> [What you are asked to do]: Count the lines in the listing that contain the string "autumn" and report only that number.

Start

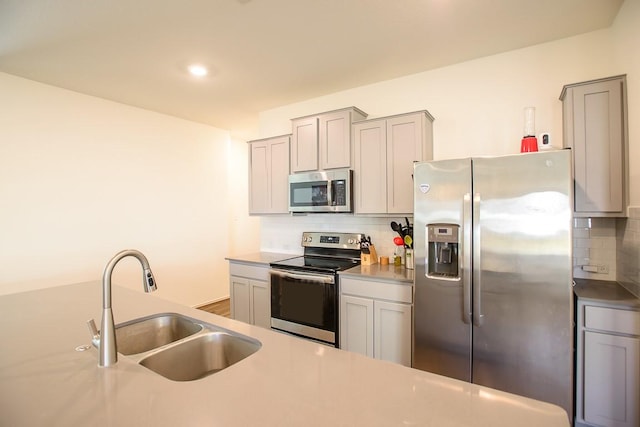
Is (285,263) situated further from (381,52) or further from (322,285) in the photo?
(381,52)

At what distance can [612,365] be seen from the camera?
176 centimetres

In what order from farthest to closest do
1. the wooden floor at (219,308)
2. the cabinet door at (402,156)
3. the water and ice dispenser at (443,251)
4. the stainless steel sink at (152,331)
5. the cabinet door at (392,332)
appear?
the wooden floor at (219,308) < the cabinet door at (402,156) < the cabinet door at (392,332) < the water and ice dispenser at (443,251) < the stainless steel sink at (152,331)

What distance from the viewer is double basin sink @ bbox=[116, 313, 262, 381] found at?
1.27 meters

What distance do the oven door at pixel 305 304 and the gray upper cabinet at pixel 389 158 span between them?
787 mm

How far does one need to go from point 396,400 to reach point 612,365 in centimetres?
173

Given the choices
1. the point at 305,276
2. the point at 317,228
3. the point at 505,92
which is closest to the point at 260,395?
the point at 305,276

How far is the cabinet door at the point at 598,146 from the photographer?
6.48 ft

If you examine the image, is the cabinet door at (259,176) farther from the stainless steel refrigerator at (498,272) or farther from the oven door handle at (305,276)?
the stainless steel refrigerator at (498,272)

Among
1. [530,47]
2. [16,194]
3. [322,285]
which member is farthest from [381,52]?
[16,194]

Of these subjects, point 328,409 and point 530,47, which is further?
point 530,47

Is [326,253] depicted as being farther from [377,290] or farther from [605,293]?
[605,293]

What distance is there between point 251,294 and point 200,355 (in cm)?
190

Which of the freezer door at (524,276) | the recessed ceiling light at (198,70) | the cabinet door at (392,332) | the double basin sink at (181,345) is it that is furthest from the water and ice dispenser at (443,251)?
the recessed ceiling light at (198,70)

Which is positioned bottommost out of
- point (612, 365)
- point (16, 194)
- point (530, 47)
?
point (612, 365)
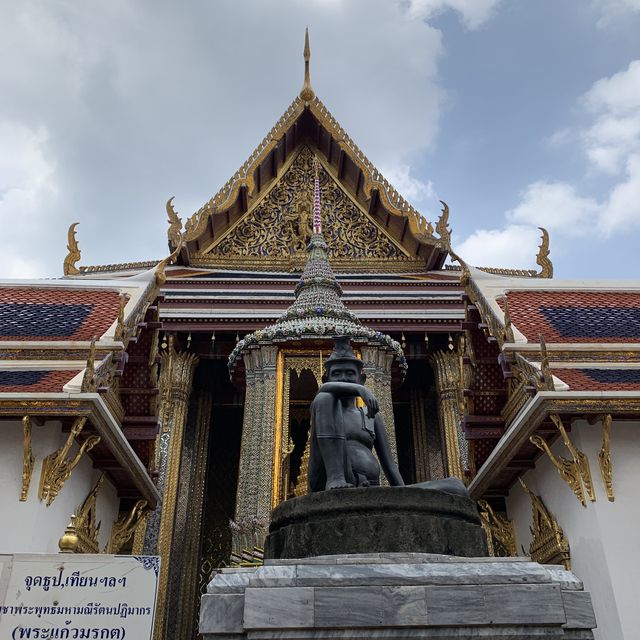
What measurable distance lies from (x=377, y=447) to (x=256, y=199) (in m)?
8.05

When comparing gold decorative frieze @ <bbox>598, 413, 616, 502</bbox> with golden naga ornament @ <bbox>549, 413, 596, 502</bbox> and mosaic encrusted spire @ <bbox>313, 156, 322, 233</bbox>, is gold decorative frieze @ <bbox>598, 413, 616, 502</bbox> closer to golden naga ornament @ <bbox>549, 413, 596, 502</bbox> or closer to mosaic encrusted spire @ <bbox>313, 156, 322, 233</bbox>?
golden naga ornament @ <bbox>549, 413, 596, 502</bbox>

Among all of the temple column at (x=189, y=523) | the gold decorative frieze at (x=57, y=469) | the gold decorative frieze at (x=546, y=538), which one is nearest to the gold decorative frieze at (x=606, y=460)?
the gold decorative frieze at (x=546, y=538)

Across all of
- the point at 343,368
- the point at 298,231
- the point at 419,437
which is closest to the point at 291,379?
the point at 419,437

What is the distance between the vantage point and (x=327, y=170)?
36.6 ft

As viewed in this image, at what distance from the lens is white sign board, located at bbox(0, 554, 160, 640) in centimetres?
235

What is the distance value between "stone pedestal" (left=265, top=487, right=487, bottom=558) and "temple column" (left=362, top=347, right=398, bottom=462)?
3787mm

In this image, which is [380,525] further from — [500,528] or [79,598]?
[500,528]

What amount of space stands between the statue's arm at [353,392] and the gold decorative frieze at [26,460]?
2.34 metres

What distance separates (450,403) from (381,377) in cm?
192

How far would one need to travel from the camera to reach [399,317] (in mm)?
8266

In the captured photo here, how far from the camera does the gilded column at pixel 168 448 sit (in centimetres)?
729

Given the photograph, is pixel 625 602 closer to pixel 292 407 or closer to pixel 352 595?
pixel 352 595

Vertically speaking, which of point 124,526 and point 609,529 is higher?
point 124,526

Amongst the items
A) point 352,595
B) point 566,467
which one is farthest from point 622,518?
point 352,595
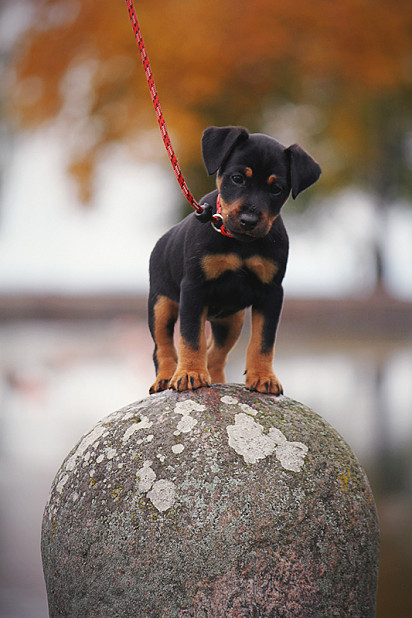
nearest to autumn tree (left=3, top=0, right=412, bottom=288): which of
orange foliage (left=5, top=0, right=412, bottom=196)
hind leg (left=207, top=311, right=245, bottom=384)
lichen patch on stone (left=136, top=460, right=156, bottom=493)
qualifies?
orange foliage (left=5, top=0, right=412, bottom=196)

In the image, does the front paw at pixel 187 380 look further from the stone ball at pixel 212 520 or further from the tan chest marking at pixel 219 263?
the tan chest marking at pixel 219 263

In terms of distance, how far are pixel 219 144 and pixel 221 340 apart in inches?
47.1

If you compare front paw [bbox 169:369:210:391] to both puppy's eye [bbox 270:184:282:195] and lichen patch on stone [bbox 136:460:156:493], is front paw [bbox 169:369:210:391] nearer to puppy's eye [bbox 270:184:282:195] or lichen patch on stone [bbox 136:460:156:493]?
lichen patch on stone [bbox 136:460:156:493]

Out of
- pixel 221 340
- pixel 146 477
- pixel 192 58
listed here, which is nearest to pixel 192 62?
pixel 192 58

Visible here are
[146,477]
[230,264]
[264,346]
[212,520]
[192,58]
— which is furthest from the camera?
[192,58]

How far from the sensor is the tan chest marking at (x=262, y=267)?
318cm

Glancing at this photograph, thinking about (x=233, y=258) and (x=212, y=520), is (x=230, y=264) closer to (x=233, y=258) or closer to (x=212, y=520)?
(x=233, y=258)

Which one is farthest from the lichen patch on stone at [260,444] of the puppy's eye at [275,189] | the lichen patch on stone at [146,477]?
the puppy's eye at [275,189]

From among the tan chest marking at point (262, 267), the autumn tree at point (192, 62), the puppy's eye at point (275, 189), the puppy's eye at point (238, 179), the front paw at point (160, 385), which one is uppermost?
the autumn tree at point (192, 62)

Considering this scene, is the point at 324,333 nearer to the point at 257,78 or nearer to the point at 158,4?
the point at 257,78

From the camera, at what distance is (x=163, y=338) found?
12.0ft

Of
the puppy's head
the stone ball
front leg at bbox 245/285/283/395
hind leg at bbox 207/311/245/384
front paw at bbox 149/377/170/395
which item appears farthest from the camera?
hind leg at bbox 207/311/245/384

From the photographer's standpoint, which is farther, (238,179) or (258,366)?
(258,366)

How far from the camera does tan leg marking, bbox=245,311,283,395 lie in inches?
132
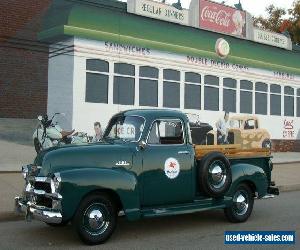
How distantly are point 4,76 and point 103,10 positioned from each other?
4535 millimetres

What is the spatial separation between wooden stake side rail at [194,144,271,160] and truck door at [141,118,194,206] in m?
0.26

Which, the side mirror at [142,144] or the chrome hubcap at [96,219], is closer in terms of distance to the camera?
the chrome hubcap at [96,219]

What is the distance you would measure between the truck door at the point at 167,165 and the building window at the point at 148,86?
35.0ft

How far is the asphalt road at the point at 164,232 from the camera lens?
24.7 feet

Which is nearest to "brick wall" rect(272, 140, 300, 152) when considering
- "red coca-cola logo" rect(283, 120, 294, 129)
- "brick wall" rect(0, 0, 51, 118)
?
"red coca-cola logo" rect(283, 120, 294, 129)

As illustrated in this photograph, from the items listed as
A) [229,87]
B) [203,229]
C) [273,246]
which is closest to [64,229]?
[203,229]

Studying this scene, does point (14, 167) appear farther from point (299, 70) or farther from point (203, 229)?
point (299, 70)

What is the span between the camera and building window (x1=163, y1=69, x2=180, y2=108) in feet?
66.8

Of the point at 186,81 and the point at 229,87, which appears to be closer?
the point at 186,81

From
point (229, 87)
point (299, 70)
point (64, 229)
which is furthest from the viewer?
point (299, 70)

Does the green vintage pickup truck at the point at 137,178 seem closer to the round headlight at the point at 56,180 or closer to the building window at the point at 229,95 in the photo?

End
Start

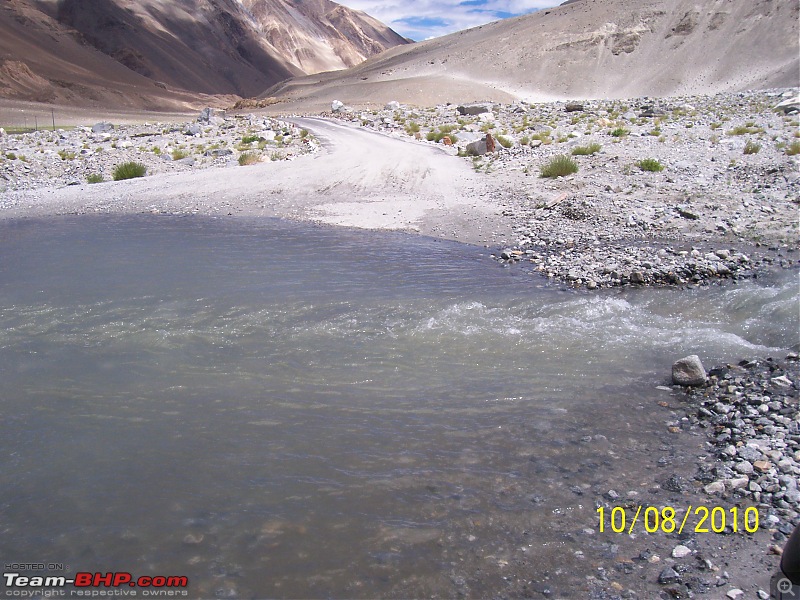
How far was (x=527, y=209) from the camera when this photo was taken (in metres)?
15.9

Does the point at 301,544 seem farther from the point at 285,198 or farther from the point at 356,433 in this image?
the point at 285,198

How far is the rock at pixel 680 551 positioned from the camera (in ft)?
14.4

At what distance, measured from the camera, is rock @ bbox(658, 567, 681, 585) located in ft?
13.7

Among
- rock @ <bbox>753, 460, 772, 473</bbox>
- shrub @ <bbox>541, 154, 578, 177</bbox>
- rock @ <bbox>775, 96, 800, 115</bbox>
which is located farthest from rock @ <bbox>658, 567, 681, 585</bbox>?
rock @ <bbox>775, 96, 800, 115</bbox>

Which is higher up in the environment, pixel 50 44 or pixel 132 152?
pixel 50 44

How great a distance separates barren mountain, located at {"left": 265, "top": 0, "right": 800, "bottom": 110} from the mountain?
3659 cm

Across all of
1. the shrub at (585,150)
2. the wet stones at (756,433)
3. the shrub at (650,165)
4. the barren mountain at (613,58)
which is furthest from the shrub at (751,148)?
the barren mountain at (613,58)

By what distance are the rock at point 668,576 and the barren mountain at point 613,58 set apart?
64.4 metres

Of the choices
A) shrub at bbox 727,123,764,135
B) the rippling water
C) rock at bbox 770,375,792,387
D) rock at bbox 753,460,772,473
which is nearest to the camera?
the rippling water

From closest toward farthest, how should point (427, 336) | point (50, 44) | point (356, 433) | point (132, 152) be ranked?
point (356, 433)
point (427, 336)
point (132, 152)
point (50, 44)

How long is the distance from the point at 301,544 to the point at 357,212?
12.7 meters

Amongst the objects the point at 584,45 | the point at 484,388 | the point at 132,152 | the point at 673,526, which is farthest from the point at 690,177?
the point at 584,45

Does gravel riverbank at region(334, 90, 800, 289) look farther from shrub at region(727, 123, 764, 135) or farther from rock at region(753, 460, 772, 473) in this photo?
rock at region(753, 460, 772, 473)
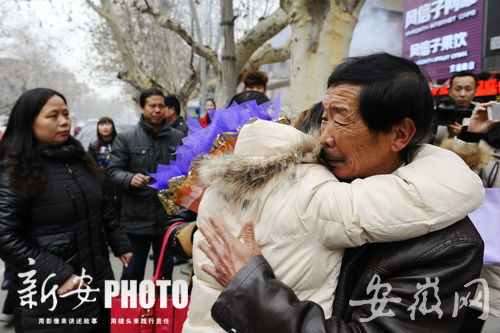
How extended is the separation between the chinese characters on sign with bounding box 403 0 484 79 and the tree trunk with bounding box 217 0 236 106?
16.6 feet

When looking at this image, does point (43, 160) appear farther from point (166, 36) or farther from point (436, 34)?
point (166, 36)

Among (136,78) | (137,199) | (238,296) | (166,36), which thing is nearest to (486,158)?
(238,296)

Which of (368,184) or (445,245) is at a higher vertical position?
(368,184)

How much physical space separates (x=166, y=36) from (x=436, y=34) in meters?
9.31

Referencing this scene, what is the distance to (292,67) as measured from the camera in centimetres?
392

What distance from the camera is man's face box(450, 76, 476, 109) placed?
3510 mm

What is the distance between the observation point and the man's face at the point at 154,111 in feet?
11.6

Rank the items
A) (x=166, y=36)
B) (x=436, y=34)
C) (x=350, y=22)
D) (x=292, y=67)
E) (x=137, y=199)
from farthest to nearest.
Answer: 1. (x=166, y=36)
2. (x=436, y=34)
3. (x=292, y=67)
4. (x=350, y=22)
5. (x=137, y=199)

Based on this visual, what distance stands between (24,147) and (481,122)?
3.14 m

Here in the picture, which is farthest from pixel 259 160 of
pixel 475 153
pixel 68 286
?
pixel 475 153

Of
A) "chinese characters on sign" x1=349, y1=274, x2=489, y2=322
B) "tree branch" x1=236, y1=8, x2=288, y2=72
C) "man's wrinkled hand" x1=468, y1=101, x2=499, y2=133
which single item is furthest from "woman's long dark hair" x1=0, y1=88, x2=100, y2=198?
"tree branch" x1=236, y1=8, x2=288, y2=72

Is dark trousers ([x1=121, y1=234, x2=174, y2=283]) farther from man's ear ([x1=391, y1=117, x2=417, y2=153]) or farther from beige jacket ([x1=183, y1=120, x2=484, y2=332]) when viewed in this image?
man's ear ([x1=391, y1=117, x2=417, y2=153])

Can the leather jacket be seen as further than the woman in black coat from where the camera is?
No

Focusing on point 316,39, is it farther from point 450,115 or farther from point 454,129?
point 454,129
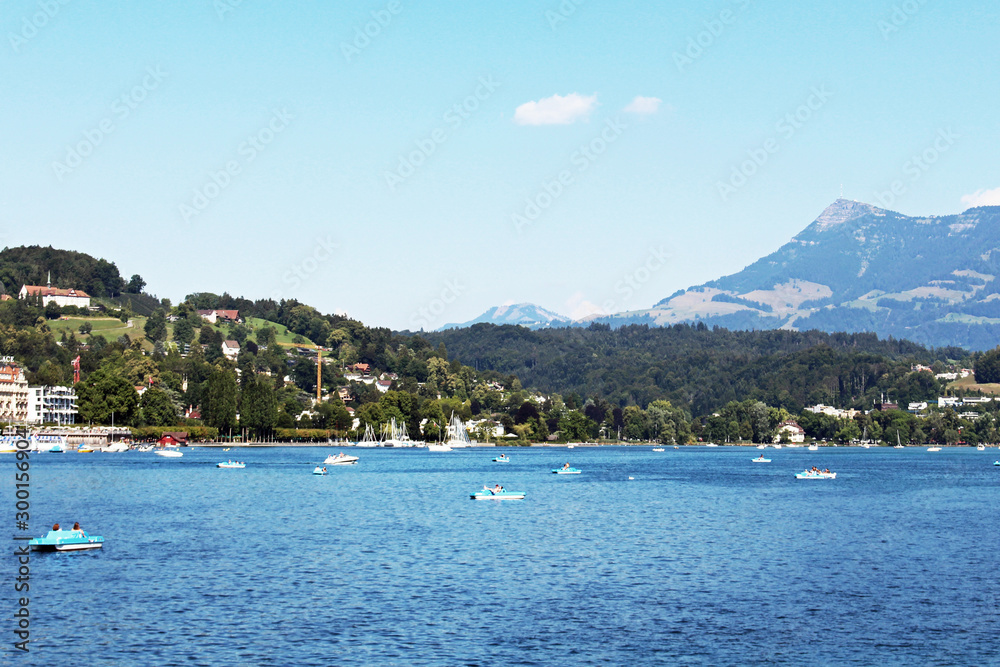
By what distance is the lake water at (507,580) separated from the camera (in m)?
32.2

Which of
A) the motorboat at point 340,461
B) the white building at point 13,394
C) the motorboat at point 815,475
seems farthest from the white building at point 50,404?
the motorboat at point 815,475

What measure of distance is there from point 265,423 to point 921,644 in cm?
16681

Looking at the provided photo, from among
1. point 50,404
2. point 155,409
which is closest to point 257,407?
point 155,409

End
Start

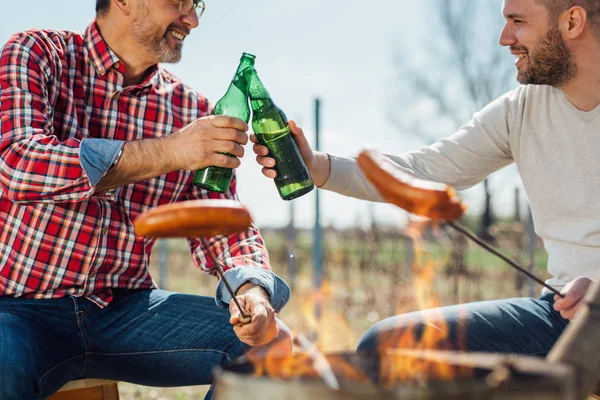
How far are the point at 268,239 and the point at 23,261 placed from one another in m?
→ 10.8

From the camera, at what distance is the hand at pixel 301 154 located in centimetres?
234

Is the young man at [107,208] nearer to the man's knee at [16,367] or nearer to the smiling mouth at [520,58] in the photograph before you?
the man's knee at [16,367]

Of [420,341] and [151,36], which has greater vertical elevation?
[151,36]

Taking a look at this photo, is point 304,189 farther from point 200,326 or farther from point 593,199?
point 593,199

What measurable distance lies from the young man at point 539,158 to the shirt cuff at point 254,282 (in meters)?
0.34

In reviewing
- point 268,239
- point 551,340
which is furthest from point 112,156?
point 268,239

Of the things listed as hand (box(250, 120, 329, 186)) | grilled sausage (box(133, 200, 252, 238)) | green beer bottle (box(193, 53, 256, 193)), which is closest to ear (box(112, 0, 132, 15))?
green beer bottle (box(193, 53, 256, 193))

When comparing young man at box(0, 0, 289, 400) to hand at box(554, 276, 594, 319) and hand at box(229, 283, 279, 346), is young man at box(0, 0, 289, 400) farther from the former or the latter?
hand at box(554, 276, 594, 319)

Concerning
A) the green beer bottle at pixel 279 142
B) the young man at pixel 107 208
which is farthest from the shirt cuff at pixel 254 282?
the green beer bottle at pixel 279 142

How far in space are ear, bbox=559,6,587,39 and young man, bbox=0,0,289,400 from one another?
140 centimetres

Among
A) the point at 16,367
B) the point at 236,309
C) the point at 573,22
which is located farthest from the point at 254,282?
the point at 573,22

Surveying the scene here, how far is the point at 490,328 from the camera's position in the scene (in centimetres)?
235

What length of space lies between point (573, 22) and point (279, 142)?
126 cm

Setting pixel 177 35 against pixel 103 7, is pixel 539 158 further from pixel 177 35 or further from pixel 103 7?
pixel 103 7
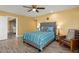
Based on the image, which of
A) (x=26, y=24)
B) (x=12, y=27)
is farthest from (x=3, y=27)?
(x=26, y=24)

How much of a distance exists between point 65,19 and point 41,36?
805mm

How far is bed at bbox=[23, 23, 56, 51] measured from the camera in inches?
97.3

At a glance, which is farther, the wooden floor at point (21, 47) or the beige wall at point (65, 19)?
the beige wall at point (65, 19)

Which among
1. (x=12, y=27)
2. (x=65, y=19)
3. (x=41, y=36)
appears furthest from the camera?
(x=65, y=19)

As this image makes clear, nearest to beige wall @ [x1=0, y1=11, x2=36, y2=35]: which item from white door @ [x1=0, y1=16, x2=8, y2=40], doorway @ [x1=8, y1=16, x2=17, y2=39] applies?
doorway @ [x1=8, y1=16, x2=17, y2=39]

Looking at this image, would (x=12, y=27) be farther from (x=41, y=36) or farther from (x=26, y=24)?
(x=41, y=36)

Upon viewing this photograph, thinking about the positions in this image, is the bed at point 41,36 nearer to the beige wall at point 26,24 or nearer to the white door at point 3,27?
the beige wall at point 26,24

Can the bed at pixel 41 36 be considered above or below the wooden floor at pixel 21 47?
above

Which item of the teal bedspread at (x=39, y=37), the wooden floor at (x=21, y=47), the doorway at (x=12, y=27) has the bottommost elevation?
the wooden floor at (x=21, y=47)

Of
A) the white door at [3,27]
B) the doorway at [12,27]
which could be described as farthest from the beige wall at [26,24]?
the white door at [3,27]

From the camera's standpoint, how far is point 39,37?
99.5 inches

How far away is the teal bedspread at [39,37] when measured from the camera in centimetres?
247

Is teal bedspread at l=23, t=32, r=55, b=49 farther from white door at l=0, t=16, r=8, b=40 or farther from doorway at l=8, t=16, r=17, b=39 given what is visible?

End

> [Answer below]: 3